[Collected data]
BEGIN

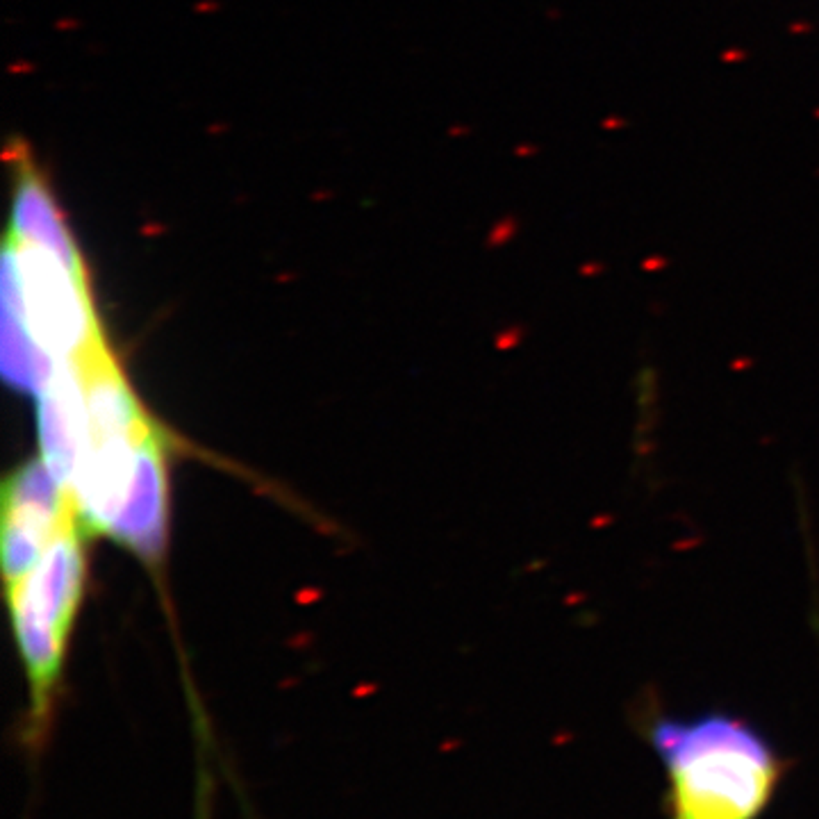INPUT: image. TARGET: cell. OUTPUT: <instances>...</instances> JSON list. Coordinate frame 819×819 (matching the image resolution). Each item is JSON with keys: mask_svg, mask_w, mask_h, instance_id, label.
Instances as JSON below:
<instances>
[{"mask_svg": "<svg viewBox=\"0 0 819 819\" xmlns=\"http://www.w3.org/2000/svg\"><path fill=\"white\" fill-rule=\"evenodd\" d=\"M3 315L21 323L55 369L105 346L80 248L59 250L7 235Z\"/></svg>", "mask_w": 819, "mask_h": 819, "instance_id": "cell-2", "label": "cell"}, {"mask_svg": "<svg viewBox=\"0 0 819 819\" xmlns=\"http://www.w3.org/2000/svg\"><path fill=\"white\" fill-rule=\"evenodd\" d=\"M80 519L73 497L44 457L9 476L3 489V569L7 587L26 578L59 531Z\"/></svg>", "mask_w": 819, "mask_h": 819, "instance_id": "cell-4", "label": "cell"}, {"mask_svg": "<svg viewBox=\"0 0 819 819\" xmlns=\"http://www.w3.org/2000/svg\"><path fill=\"white\" fill-rule=\"evenodd\" d=\"M84 583V553L78 519L66 524L26 578L7 587L16 642L30 688L32 749L44 744L51 728L53 703L66 640Z\"/></svg>", "mask_w": 819, "mask_h": 819, "instance_id": "cell-3", "label": "cell"}, {"mask_svg": "<svg viewBox=\"0 0 819 819\" xmlns=\"http://www.w3.org/2000/svg\"><path fill=\"white\" fill-rule=\"evenodd\" d=\"M669 778V819H758L780 780L760 731L728 713L662 717L651 728Z\"/></svg>", "mask_w": 819, "mask_h": 819, "instance_id": "cell-1", "label": "cell"}]
</instances>
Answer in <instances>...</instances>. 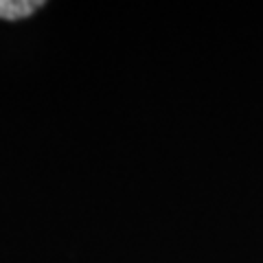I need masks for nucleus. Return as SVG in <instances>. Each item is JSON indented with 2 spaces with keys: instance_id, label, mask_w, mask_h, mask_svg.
<instances>
[{
  "instance_id": "obj_1",
  "label": "nucleus",
  "mask_w": 263,
  "mask_h": 263,
  "mask_svg": "<svg viewBox=\"0 0 263 263\" xmlns=\"http://www.w3.org/2000/svg\"><path fill=\"white\" fill-rule=\"evenodd\" d=\"M44 7L42 0H0V18L3 20H20L35 13Z\"/></svg>"
}]
</instances>
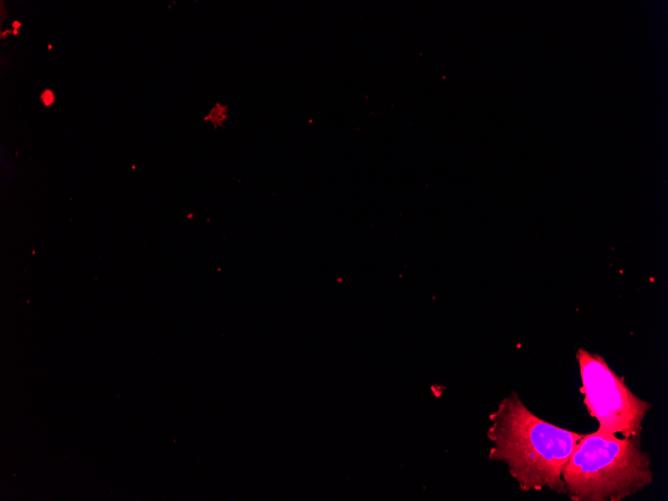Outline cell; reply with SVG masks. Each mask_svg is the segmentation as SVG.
<instances>
[{"label": "cell", "mask_w": 668, "mask_h": 501, "mask_svg": "<svg viewBox=\"0 0 668 501\" xmlns=\"http://www.w3.org/2000/svg\"><path fill=\"white\" fill-rule=\"evenodd\" d=\"M488 458L501 461L522 491L549 489L566 496L563 468L585 433L554 425L536 416L512 391L489 415Z\"/></svg>", "instance_id": "6da1fadb"}, {"label": "cell", "mask_w": 668, "mask_h": 501, "mask_svg": "<svg viewBox=\"0 0 668 501\" xmlns=\"http://www.w3.org/2000/svg\"><path fill=\"white\" fill-rule=\"evenodd\" d=\"M562 479L571 501H622L652 484L654 472L641 436L619 438L597 429L575 445Z\"/></svg>", "instance_id": "7a4b0ae2"}, {"label": "cell", "mask_w": 668, "mask_h": 501, "mask_svg": "<svg viewBox=\"0 0 668 501\" xmlns=\"http://www.w3.org/2000/svg\"><path fill=\"white\" fill-rule=\"evenodd\" d=\"M576 360L583 403L598 422V430L622 437L641 436L643 420L653 405L635 395L600 354L579 348Z\"/></svg>", "instance_id": "3957f363"}, {"label": "cell", "mask_w": 668, "mask_h": 501, "mask_svg": "<svg viewBox=\"0 0 668 501\" xmlns=\"http://www.w3.org/2000/svg\"><path fill=\"white\" fill-rule=\"evenodd\" d=\"M226 107L225 106H220L216 105L211 112L209 113L208 117L206 118L207 120H210L213 125L217 124H222V122L226 119L227 117V112H226Z\"/></svg>", "instance_id": "277c9868"}, {"label": "cell", "mask_w": 668, "mask_h": 501, "mask_svg": "<svg viewBox=\"0 0 668 501\" xmlns=\"http://www.w3.org/2000/svg\"><path fill=\"white\" fill-rule=\"evenodd\" d=\"M41 100L45 106H49L54 102V94L51 90H45L41 95Z\"/></svg>", "instance_id": "5b68a950"}]
</instances>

END

**Written exercise:** Rewrite the part of the listing that runs from the line containing "Outline cell; reply" through the end of the listing, changing "segmentation" to "shape" and keeping everything else as it is. Omit the pictures from your answer.

**Output:**
Outline cell; reply with SVG masks. Each mask_svg is the shape as SVG.
<instances>
[{"label": "cell", "mask_w": 668, "mask_h": 501, "mask_svg": "<svg viewBox=\"0 0 668 501\" xmlns=\"http://www.w3.org/2000/svg\"><path fill=\"white\" fill-rule=\"evenodd\" d=\"M488 458L501 461L522 491L549 489L566 496L563 468L585 433L554 425L536 416L512 391L489 415Z\"/></svg>", "instance_id": "6da1fadb"}, {"label": "cell", "mask_w": 668, "mask_h": 501, "mask_svg": "<svg viewBox=\"0 0 668 501\" xmlns=\"http://www.w3.org/2000/svg\"><path fill=\"white\" fill-rule=\"evenodd\" d=\"M562 479L571 501H622L652 484L654 472L641 436L619 438L597 429L575 445Z\"/></svg>", "instance_id": "7a4b0ae2"}, {"label": "cell", "mask_w": 668, "mask_h": 501, "mask_svg": "<svg viewBox=\"0 0 668 501\" xmlns=\"http://www.w3.org/2000/svg\"><path fill=\"white\" fill-rule=\"evenodd\" d=\"M576 360L583 403L598 422V430L622 437L641 436L643 420L653 405L635 395L600 354L579 348Z\"/></svg>", "instance_id": "3957f363"}, {"label": "cell", "mask_w": 668, "mask_h": 501, "mask_svg": "<svg viewBox=\"0 0 668 501\" xmlns=\"http://www.w3.org/2000/svg\"><path fill=\"white\" fill-rule=\"evenodd\" d=\"M226 107L225 106H220L216 105L211 112L209 113L208 117L206 118L207 120H210L213 125L217 124H222V122L226 119L227 117V112H226Z\"/></svg>", "instance_id": "277c9868"}, {"label": "cell", "mask_w": 668, "mask_h": 501, "mask_svg": "<svg viewBox=\"0 0 668 501\" xmlns=\"http://www.w3.org/2000/svg\"><path fill=\"white\" fill-rule=\"evenodd\" d=\"M41 100L45 106H49L54 102V94L51 90H45L41 95Z\"/></svg>", "instance_id": "5b68a950"}]
</instances>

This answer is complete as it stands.